Blocks traffic from “suspendati” list addresses. Both rules are the same, you probably wanted one to use dst-address-list=suspendati. But remember that even dstnatted ports go through forward chain, so you must allow access to 192.168.40.20 before this.

/ip firewall nat
add action=dst-nat chain=dstnat disabled=yes protocol=tcp src-address-list=suspendati to-addresses=192.168.40.20 to-ports=8085

It’s most likely useless to dstnat all tcp ports. If that port 8085 runs webserver, it will only show useful info when original destination port is 80.

add chain=srcnat comment=“alocare internet WAN catre LAN” out-interface=bridge2-WAN

Skips srcnat for outgoing traffic via bridge2-WAN. Doesn’t seem to be required by anything.

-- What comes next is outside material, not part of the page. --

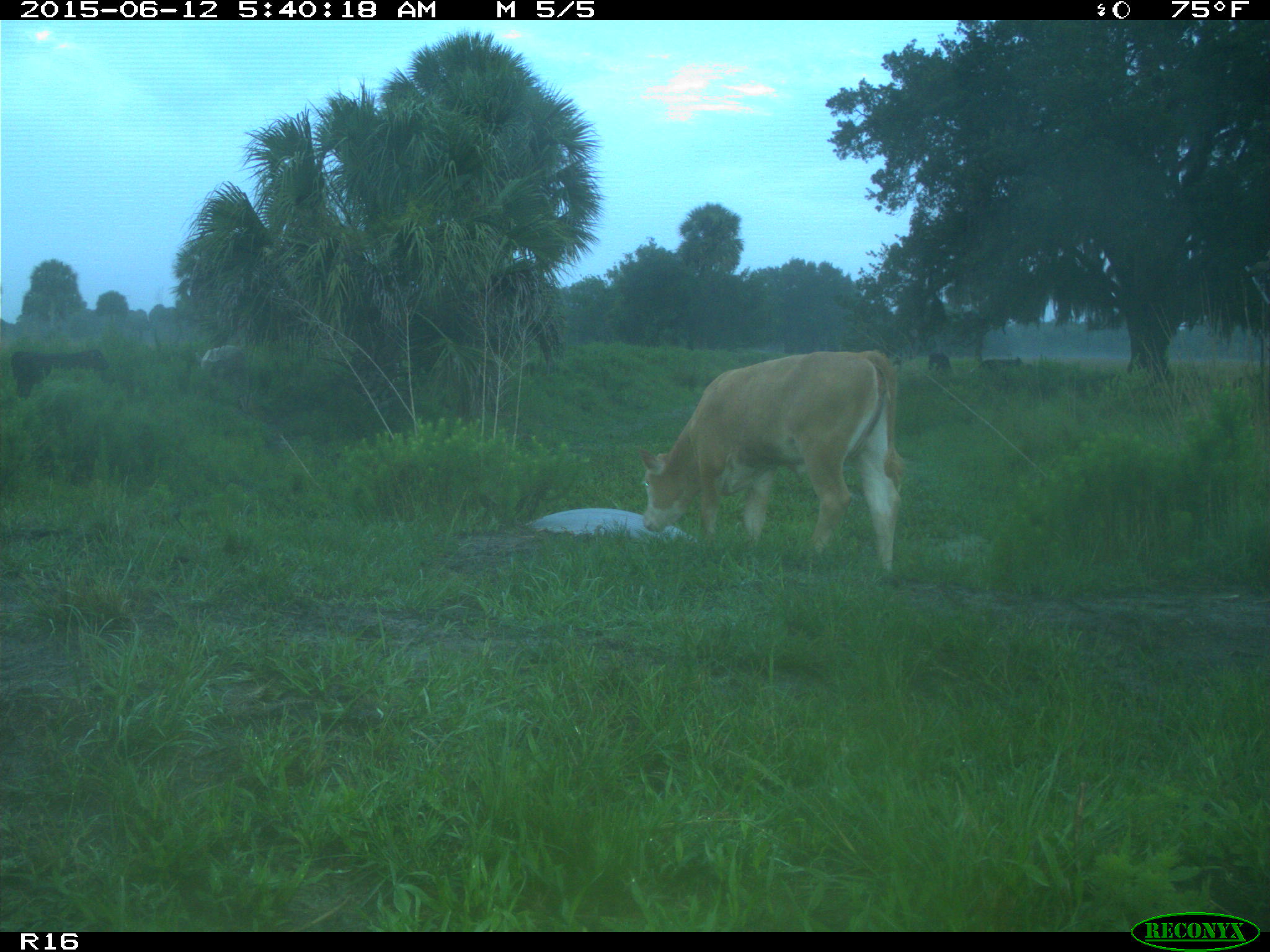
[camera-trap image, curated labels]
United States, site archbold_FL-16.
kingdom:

add action=src-nat chain=srcnat disabled=yes src-address-list=suspendati to-addresses=8x.xx.xx.100

Nonsense.

Regarding your VLAN config, if you previously had only this:

/interface vlan
add interface=bridge_client name=vlan100 vlan-id=100

Then your VLAN did not have any address on router and if clients were in VLAN 100, they were isolated from router. What I wrote would be correct, remove sfp-sfpplus1 from bridge and then:

/interface vlan
add interface=sfp-sfpplus1 name=vlan100 vlan-id=100
/interface bridge port
add bridge=bridge_client interface=vlan100

And move 8x.xx.xx.1/24 from ether4 to bridge_client. That will give you same subnet untagged on ether4, ether5-SQUID and ether7-CLIENT, and tagged on sfp-sfpplus1. All 8x.xx.xx.x devices will be able to communicate with each other (ping will work).

One thing I don’t understand is why you’d need VLAN at all, if you don’t have anything else on sfp-sfpplus1. The other router could deal with that. Also there’s address 192.168.100.100 in one dstnat rule, is it just leftover, or did you filter some stuff from export (other than DHCP leases)?